For me, the change of venue was fortuitous. I’d made plenty of friends in the Spanish police during the Madrid case—their cooperation would be virtually assured. The medal the Spanish government gave me hung in my den. The richest woman in Spain owed me a favor.

“Fine, no problem,” I told Laurenz. “I love Spain.”

“Sunny wants to know if you want the ‘big one’ or the ‘little one’ first.” I didn’t know if he meant the diminutive Vermeer, which was worth much more, or the gigantic Rembrandt, which was worth less.

“I want them both, so it doesn’t matter,” I said. “What are we talking about? Madrid? Barcelona? Couple of weeks?”

Laurenz said, “I let you know.”

I called Eric Ives in Washington and gave him the good news. We put together a plan to travel to Madrid in ten days’ time. On the eve of the trip, Eric arranged a conference call between all the FBI offices involved—Washington, Paris, Boston, Miami, Madrid, and Philadelphia. The call did not go well.

Fred began by announcing that the trip to Madrid was canceled, catching everyone except the FBI agents in Paris by surprise. This particularly embarrassed our agent in Madrid, because he’d already spent a lot of time with the Spanish police securing SWAT, surveillance, intelligence, and undercover support. The Boston supervisor cited unnamed “security issues” in Spain, suggesting that the police there were not trustworthy.

What’s more, Fred made it clear he was furious that I’d been making arrangements without clearing every detail with him. “There are communication issues here,” he said. “We’ve got to be careful not to leave people out of the loop.” Fred chastised me for directly contacting the FBI agent in Madrid. I reminded Fred that Eric had already obtained Headquarters’ approval for me to make the appropriate contacts in Spain—and that I knew our man in Madrid from the Koplowitz case. Fred didn’t care. “Not your job, Wittman. I’m in charge.”

I backed off for now. I didn’t care if these guys barked at me. Whatever it took to move forward.

But I knew we’d never recover the Gardner paintings if we operated by committee.

After the conference call, I needed some air. I began wandering around the office, and landed at the desk of my friend Special Agent Jerri Williams, a twenty-four-year veteran and the FBI’s spokesperson in Philadelphia. She’d replaced Linda Vizi, who’d retired.

“You don’t look too good,” Jerri said.

I told Jerri about the conference call.

She frowned. “It sounds like the kind of turf-war crap we get whenever we deal with other agencies, not inside the Bureau.” She was right. The major federal law-enforcement agencies—especially
the FBI, DEA, IRS, ATF, and Immigration Customs Enforcement—almost always wrestled for control of joint investigations; the public would be surprised to learn how often different law enforcement agencies hid things from one other, or tried to squeeze each other out. Jerri said, “Not getting much help from headquarters?”

“I’m trying, but…”

“Yeah, well, you know Boston isn’t going to give up a case like this.”

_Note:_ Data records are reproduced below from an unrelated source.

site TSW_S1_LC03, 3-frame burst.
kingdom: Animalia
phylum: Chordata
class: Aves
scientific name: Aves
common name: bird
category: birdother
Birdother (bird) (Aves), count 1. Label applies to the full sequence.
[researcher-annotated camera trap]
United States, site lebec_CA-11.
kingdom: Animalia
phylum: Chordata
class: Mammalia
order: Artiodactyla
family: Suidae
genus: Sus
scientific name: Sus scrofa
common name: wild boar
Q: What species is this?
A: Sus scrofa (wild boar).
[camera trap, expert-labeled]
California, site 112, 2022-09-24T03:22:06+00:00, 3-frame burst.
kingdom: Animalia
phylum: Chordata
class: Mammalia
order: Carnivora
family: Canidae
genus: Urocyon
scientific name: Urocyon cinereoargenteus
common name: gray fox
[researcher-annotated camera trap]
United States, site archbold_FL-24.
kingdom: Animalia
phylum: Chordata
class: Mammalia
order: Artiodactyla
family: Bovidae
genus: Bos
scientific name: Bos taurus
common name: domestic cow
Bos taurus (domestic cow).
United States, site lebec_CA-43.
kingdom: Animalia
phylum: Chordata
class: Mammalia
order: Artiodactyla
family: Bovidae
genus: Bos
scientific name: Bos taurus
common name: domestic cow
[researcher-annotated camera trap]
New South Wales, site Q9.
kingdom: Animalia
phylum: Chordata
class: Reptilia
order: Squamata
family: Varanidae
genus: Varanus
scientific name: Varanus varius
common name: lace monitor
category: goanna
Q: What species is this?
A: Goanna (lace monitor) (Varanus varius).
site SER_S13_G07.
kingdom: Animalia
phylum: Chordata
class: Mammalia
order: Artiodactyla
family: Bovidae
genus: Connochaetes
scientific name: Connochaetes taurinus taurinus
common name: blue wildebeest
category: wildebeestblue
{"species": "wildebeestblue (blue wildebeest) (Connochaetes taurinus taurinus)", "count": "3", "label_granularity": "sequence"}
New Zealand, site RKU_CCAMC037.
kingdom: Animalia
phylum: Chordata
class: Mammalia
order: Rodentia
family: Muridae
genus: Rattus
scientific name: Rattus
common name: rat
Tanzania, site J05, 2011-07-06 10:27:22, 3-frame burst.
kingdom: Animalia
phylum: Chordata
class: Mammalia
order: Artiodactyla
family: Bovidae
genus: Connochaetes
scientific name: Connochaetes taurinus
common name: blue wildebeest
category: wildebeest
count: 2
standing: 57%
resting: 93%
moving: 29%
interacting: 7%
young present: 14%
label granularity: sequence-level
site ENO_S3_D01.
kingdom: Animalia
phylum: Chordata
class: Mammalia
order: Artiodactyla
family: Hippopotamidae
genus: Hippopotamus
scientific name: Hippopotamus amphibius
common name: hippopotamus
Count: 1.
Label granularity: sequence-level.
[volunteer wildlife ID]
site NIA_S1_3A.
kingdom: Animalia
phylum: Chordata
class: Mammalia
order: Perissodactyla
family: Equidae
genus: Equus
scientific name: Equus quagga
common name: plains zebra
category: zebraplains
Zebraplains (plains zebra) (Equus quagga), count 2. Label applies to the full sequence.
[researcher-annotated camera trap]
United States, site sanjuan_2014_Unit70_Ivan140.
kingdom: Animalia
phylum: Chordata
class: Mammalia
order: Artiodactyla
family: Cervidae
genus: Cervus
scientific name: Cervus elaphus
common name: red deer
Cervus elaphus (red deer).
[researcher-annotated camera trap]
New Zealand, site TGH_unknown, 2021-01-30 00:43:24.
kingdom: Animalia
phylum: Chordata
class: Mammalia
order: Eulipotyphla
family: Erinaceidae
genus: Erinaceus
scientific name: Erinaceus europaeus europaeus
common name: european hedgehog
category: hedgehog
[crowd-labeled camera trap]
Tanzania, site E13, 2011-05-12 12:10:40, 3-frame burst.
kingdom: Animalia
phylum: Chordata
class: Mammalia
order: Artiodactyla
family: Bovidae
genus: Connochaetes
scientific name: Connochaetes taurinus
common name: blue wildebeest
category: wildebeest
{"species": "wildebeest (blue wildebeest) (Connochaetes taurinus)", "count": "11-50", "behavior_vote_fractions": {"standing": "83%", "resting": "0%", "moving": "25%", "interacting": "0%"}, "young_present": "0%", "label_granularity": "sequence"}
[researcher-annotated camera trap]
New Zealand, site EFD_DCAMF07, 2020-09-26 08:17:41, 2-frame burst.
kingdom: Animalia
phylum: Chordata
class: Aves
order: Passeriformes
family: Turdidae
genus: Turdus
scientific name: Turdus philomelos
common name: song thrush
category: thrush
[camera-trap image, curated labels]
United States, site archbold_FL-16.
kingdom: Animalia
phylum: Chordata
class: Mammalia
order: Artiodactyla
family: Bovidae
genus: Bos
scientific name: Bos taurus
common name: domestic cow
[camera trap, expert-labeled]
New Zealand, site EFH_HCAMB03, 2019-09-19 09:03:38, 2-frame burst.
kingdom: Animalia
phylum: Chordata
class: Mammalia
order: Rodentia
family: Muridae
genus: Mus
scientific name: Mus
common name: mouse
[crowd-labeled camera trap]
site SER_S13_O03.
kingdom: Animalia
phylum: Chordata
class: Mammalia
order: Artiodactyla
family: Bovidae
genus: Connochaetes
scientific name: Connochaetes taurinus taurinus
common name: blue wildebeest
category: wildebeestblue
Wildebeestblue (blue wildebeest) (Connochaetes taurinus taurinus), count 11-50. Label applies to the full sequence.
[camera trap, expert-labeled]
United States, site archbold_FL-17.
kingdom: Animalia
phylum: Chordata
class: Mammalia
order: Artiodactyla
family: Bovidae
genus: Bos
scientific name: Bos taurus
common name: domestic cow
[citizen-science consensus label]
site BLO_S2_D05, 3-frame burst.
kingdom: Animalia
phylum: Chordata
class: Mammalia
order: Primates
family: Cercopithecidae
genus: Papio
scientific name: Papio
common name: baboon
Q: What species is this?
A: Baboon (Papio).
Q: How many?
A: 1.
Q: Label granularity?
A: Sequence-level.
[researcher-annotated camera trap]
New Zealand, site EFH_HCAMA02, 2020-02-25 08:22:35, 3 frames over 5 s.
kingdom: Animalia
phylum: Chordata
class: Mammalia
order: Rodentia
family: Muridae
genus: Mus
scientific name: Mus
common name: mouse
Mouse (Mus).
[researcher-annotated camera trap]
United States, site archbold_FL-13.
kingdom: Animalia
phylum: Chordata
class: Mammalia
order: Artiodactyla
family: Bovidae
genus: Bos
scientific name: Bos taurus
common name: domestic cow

My concern only grew in the weeks that followed, as I found myself spending a great deal of time juggling calls between Eric in Washington, Fred and Geoff Kelly in Boston, and the agents stationed at U.S. embassies in Europe. Since I needed to verify what Sunny and Laurenz were telling me, I kept in close contact with Pierre, whose art crime investigators were wiretapping their phones. We agreed to check in every Thursday morning. On one of those calls, he warned me that his French bosses weren’t happy that the case might be shifting to Spain. They would fiercely resist the move.